Il cane è grosso ed il morso è proporzionato e doloroso; vicino c'è un bar e mi fermo a lavare la ferita e togliere il sangue che esce.
A quel punto si pone la questione del cosa fare: normalmente si va al pronto soccorso per antitetanica e poi si prende l'antibiotico per combattere le infezioni. E lì si è acceso il "dibattito interno".
Da un lato la mia indole poco incline ai medicinali, mi spingeva a non andare, dall'altra il dolore e, confesso, anche un po' di preoccupazione per la possibile infezione, mi diceva di seguire la consueta prassi.
Mi sono reso conto che, aldilà di quello che dico e professo, avevo dei dubbi sulla capacità di autoregolazione del mio corpo e mi preoccupavo delle possibili conseguenze.
Alla fine, ha prevalso la fiducia nel mio corpo e non sono andato dal medico. Inutile dire che amici e vicini mi hanno guardato come un pericolo pazzo!
Quello che ho fatto è stato lavare abbondantemente la ferita con acqua salata, poi ho preso dell'argilla verde impastata con un po' d'acqua ed ho fatto un impacco sulla ferita, in modo da coprire sia la ferita che la zona gonfia attorno. Fra la ferita e l'argilla, per evitare che seccando si attaccasse alla mano, ho messo un pezzo di garza sterile. Passate due ore, ho sostituito l'impacco con uno nuovo.
━━━━━━━━━━━━━━━━━━━━━━━━━━━━━━
Ricopia integralmente il brano sul morso di cane e sulla cura della ferita.

DATI:
━━━━━━━━━━━━━━━━━━━━━━━━━━━━━━
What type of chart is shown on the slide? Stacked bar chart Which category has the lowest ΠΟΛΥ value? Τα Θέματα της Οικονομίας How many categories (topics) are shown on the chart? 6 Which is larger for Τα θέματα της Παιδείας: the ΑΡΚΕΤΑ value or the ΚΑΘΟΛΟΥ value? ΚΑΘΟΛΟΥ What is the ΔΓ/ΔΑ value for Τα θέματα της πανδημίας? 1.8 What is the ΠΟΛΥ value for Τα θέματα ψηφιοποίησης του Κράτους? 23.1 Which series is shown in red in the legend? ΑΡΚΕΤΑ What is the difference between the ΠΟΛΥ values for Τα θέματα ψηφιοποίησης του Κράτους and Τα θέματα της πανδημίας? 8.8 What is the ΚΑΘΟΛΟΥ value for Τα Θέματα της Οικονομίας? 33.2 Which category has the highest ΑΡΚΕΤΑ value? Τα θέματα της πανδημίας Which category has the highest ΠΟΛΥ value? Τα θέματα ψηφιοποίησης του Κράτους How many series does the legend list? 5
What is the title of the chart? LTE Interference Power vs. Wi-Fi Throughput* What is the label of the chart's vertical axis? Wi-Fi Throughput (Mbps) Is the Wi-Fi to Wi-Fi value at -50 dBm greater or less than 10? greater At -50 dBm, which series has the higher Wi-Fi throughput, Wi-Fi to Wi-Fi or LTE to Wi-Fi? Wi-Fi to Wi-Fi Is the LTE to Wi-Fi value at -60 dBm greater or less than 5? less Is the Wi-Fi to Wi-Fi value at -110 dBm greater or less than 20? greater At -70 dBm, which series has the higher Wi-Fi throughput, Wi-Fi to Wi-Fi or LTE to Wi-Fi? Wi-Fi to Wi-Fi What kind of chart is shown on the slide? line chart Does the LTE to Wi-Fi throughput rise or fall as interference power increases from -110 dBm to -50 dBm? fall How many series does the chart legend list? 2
━━━━━━━━━━━━━━━━━━━━━━━━━━━━━━
SOLUZIONE:
Il cane è grosso ed il morso è proporzionato e doloroso; vicino c'è un bar e mi fermo a lavare la ferita e togliere il sangue che esce.
A quel punto si pone la questione del cosa fare: normalmente si va al pronto soccorso per antitetanica e poi si prende l'antibiotico per combattere le infezioni. E lì si è acceso il "dibattito interno".
Da un lato la mia indole poco incline ai medicinali, mi spingeva a non andare, dall'altra il dolore e, confesso, anche un po' di preoccupazione per la possibile infezione, mi diceva di seguire la consueta prassi.
Mi sono reso conto che, aldilà di quello che dico e professo, avevo dei dubbi sulla capacità di autoregolazione del mio corpo e mi preoccupavo delle possibili conseguenze.
Alla fine, ha prevalso la fiducia nel mio corpo e non sono andato dal medico. Inutile dire che amici e vicini mi hanno guardato come un pericolo pazzo!
Quello che ho fatto è stato lavare abbondantemente la ferita con acqua salata, poi ho preso dell'argilla verde impastata con un po' d'acqua ed ho fatto un impacco sulla ferita, in modo da coprire sia la ferita che la zona gonfia attorno. Fra la ferita e l'argilla, per evitare che seccando si attaccasse alla mano, ho messo un pezzo di garza sterile. Passate due ore, ho sostituito l'impacco con uno nuovo.